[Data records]
+ + + + + + +

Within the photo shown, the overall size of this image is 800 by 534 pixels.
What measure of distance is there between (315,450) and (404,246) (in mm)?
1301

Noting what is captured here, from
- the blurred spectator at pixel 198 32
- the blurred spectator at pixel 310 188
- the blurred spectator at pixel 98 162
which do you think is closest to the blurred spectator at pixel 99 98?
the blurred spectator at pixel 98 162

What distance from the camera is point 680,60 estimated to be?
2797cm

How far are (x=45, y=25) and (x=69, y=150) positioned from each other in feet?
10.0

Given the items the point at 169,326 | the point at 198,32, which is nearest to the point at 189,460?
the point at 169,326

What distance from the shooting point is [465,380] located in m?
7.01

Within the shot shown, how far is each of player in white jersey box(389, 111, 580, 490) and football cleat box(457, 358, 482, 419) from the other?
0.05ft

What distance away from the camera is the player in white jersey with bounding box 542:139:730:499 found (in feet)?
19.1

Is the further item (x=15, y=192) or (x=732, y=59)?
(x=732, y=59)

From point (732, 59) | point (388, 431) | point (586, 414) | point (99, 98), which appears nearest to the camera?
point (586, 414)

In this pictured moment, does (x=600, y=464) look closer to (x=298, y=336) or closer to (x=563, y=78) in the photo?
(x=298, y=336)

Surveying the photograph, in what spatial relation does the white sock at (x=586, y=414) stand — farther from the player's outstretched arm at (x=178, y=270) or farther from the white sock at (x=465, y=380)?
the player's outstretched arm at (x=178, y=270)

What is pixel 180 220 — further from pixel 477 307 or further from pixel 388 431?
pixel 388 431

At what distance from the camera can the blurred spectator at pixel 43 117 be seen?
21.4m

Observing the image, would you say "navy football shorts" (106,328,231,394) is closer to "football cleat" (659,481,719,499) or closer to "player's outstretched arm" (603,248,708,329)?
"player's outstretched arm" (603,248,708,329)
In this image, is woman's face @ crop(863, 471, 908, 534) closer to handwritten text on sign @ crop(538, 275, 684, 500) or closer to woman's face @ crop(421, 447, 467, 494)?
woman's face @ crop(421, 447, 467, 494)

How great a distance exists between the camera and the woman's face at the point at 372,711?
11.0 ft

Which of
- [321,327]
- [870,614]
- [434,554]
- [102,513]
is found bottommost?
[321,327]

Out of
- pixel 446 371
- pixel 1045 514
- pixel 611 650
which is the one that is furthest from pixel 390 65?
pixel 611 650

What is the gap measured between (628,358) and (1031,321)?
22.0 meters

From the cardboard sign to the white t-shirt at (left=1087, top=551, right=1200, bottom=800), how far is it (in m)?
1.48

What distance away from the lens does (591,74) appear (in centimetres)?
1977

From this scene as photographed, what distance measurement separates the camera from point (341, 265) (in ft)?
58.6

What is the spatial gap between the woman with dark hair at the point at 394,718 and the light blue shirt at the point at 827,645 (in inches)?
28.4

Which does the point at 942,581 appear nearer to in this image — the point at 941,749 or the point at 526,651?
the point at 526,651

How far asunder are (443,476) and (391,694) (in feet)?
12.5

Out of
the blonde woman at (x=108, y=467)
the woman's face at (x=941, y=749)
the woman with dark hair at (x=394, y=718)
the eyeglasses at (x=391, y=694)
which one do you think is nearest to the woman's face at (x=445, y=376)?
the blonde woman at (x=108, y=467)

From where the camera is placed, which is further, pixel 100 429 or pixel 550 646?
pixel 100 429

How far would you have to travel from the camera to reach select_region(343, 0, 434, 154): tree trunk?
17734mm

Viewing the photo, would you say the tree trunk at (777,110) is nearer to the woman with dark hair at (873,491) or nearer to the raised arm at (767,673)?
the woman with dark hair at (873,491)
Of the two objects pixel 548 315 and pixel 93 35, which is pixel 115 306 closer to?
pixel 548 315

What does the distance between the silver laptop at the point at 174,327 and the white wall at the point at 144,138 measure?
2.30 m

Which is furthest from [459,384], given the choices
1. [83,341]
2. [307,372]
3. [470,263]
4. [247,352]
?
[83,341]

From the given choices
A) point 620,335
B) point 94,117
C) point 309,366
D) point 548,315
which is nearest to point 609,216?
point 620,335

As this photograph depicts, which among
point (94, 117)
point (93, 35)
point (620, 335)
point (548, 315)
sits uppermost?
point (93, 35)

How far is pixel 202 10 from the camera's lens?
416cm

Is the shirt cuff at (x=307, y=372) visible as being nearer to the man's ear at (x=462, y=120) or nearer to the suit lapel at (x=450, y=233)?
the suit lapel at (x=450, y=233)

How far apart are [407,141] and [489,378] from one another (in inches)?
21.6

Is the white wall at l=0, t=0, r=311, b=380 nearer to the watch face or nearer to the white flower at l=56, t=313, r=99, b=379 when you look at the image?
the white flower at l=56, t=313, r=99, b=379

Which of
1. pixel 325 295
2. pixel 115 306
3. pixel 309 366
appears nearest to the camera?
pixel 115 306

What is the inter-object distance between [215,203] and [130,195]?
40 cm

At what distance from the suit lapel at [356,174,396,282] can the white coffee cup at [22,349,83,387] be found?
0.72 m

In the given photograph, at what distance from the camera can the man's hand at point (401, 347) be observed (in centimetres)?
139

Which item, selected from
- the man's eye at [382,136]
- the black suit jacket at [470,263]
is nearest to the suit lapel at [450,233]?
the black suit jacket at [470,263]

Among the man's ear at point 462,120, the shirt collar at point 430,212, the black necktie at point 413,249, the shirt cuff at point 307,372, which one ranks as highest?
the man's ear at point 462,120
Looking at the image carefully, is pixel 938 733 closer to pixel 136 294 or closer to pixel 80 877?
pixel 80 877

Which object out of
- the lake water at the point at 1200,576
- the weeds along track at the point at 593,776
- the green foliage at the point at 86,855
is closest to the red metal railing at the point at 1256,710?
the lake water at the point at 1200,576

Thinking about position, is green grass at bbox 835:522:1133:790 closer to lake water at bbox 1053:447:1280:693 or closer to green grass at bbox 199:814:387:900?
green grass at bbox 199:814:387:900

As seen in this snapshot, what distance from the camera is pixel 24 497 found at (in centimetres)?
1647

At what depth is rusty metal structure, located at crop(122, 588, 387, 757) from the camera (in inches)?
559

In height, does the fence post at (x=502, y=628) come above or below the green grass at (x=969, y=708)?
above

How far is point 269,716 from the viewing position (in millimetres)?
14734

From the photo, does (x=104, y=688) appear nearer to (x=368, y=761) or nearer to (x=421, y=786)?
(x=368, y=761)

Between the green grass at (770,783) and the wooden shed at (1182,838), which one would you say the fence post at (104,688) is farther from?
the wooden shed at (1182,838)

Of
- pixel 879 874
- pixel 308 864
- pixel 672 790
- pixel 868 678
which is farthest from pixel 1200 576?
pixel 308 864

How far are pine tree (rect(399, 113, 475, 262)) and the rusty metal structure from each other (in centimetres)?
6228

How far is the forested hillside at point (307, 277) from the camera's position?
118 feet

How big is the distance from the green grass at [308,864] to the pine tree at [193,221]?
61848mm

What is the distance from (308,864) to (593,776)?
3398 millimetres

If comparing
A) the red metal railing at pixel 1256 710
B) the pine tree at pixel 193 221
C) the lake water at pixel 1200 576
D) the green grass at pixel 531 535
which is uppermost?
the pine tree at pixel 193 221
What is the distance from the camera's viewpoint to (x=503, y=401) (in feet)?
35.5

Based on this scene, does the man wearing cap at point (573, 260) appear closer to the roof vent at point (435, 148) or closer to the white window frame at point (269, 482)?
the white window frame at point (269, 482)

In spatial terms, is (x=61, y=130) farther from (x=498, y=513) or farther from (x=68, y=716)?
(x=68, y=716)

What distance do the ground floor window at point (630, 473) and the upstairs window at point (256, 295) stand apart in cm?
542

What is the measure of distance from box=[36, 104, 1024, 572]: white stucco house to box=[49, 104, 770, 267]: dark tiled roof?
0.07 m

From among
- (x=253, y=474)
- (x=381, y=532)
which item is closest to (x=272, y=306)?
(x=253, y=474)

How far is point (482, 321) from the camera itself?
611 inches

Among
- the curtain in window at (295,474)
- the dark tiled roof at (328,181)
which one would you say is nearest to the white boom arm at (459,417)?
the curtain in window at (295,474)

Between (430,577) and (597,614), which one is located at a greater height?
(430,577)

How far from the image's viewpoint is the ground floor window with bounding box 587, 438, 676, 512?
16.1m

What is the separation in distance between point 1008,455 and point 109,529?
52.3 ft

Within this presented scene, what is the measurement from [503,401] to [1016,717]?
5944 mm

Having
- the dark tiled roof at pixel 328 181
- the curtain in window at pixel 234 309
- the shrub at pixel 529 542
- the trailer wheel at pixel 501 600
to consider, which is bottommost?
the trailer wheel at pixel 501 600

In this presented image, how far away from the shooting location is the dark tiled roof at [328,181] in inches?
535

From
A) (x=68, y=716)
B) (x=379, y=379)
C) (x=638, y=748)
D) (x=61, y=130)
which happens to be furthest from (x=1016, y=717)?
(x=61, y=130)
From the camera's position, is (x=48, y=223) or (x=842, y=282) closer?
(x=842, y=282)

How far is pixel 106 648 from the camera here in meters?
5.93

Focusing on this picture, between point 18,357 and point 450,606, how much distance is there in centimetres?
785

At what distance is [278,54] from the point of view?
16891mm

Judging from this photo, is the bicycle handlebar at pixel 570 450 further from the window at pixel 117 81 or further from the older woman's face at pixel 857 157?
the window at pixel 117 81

+ + + + + + +

What is expected
Rewrite the records from the line containing "Judging from this" through the end of the records, inclusive, replacing "bicycle handlebar" with "bike handlebar" and keeping everything else unchanged.

Task result
Judging from this photo, is the bike handlebar at pixel 570 450 further from the window at pixel 117 81 or further from the older woman's face at pixel 857 157?
the window at pixel 117 81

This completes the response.